Speeches and statements

Address of Mr. Felix Schnyder, United Nations High Commissioner for Refugees, to the 26th Session of the League of Red Cross Societies Board of Governors, Prague, 3 October 1961

3 October 1961

Mr. President,

Before the Secretary General left for his last Mission to the Congo which was to end in his tragic death, I had occasion to inform him of the invitation that had been extended to me to address you assembly today. Mr. Dag Hammarskjöld, in reply, sent a message which he asked me to convey to you - and which, with your permission, Mr. President, I would like to read to you now.

The Secretary General said:

"I want to convey my greetings to the Board and to express my profound personal appreciation of the prompt and efficient action taken by the Red Cross Societies to replace the depleted health services and to bring aid to hundreds of thousands of refugees and needy people in the Congo.

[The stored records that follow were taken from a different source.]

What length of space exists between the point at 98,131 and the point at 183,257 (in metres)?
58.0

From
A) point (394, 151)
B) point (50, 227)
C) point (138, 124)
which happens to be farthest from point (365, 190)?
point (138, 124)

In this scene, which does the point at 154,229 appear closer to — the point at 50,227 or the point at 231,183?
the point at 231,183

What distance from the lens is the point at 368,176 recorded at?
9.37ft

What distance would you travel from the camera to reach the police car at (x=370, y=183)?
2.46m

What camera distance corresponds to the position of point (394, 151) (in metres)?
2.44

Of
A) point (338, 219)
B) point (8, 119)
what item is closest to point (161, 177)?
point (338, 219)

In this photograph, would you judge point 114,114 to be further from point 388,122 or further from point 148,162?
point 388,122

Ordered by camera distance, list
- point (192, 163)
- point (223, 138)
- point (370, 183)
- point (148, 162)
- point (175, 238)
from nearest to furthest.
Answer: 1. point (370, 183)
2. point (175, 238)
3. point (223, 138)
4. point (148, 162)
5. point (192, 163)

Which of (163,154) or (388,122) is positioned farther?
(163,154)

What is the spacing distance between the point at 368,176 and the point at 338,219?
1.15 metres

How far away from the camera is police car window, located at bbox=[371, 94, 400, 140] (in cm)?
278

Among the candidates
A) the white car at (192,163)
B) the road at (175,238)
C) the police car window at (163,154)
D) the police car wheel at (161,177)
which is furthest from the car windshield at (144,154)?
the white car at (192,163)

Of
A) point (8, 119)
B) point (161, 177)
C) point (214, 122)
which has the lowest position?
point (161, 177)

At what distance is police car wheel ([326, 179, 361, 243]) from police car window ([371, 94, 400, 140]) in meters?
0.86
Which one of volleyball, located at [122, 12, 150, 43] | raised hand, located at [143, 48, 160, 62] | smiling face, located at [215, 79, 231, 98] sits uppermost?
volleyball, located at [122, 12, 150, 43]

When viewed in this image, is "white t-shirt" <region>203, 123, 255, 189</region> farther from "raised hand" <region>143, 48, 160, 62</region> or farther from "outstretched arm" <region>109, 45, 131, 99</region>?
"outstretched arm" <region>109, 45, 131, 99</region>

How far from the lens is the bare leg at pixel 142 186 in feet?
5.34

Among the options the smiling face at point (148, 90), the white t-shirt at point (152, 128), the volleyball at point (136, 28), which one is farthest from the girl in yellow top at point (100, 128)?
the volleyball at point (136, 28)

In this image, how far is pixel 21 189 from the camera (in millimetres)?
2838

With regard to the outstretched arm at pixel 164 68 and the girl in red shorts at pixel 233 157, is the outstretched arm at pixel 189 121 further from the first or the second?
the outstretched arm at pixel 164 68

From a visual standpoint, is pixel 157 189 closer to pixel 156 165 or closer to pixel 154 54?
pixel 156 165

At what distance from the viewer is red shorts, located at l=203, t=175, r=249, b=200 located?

These efforts have represented a major contribution to the total work undertaken by the world community in bringing assistance to that troubled country. At the same time, I should like to express my keen appreciation of the humanitarian activities which the League has undertaken in so many other parts of the world during the past year."

Mr. President, Ladies and Gentlemen,

I should like to say what a great honour it is for me to have this privilege of addressing you Assembly to-day, and to express my gratitude for the help and co-operation my Office has received from so many Red Cross, Red Crescent, Red Lion and Sun Societies as well as from the League.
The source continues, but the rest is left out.